§ **GIVEN TEXT**:
Please help the Hamiltons (http://helpthehamiltons.wordpress.com/)

A couple of friends of mine, Eleri and Blade, have been fighting what seems like a losing battle against serious life issues for the past several years. They have two children with a rare genetic disorder that has dramatically impacted their quality of life (the parents’ as well as the kids’), and Eleri has health issues as well that make it tough for her to earn a living. All of this has put them in a deep financial hole.

Now some of their friends are banding together to try to dig them out of it. I hope that you will go to http://helpthehamiltons.wordpress.com/ and contribute something, or buy something from the Etsy shop you’ll find linked there. Every little bit helps.

AT&T iPhone international roaming

So we got Kate’s iPhone bill for the month including our trip to Canada. We knew that using the phone in Canada was expensive and she’d been sparing in her use of it, but I was wondering how much they’d charge us. (I carefully monitored my use of my Verizon Treo and kept it down to about $12 in additional charges, but the Treo’s not as data-hungry as the iPhone.)

The bill included $114 in data roaming charges. (!!)

Fortunately, I’d seen a blog post in the last week or so, with the subject “Goodwill”, talking about a similar situation — the poster had made a weekend trip to Victoria BC and managed to rack up a $300 bill. When they called AT&T to complain, they managed to talk with a phone rep for like an hour before the rep happened to mention “oh, there’s this thing I could do that would knock that charge down to $25.” The poster was saying that treatment like this will cause AT&T to lose customers in droves when the iPhone is finally no longer exclusive to them, but thanks to that post, I knew to call AT&T and ask for that retroactive change.

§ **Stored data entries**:
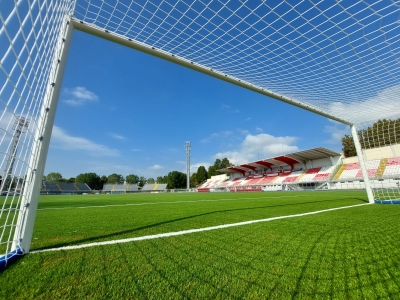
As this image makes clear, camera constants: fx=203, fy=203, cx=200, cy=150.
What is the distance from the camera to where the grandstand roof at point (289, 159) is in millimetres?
32516

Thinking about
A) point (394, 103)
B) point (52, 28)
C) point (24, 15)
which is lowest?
point (24, 15)

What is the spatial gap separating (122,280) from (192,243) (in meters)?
1.00

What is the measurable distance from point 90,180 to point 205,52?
8897cm

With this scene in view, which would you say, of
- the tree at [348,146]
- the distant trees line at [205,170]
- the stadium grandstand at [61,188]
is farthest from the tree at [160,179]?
the tree at [348,146]

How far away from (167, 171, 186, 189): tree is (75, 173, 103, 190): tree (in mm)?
29164

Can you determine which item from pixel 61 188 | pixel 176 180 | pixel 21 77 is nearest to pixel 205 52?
pixel 21 77

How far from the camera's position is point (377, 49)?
12.5 ft

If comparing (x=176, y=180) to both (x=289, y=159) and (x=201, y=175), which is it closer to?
(x=201, y=175)

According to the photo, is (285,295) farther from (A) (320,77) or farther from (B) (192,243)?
(A) (320,77)

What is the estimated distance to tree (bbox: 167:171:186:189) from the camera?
81.2 metres

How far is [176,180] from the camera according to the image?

§ **SET OF TASKS**:
a) Can you sum up the blog excerpt in two sentences?
b) Could you extract, word for word, the part of the blog excerpt starting with "A couple of" and going on through "little bit helps."?

§ **ANSWERS PER TASK**:
a) The writer asks readers to help friends Eleri and Blade, whose two children have a rare genetic disorder and whose hardships have left them in a deep financial hole, by contributing through a website or buying from a linked Etsy shop. The writer also reports that Kate's iPhone bill for the month of a trip to Canada included $114 in data roaming charges, and that a blog post about a similar case led the writer to call AT&T and ask for a retroactive change.

b)
A couple of friends of mine, Eleri and Blade, have been fighting what seems like a losing battle against serious life issues for the past several years. They have two children with a rare genetic disorder that has dramatically impacted their quality of life (the parents’ as well as the kids’), and Eleri has health issues as well that make it tough for her to earn a living. All of this has put them in a deep financial hole.

Now some of their friends are banding together to try to dig them out of it. I hope that you will go to http://helpthehamiltons.wordpress.com/ and contribute something, or buy something from the Etsy shop you’ll find linked there. Every little bit helps.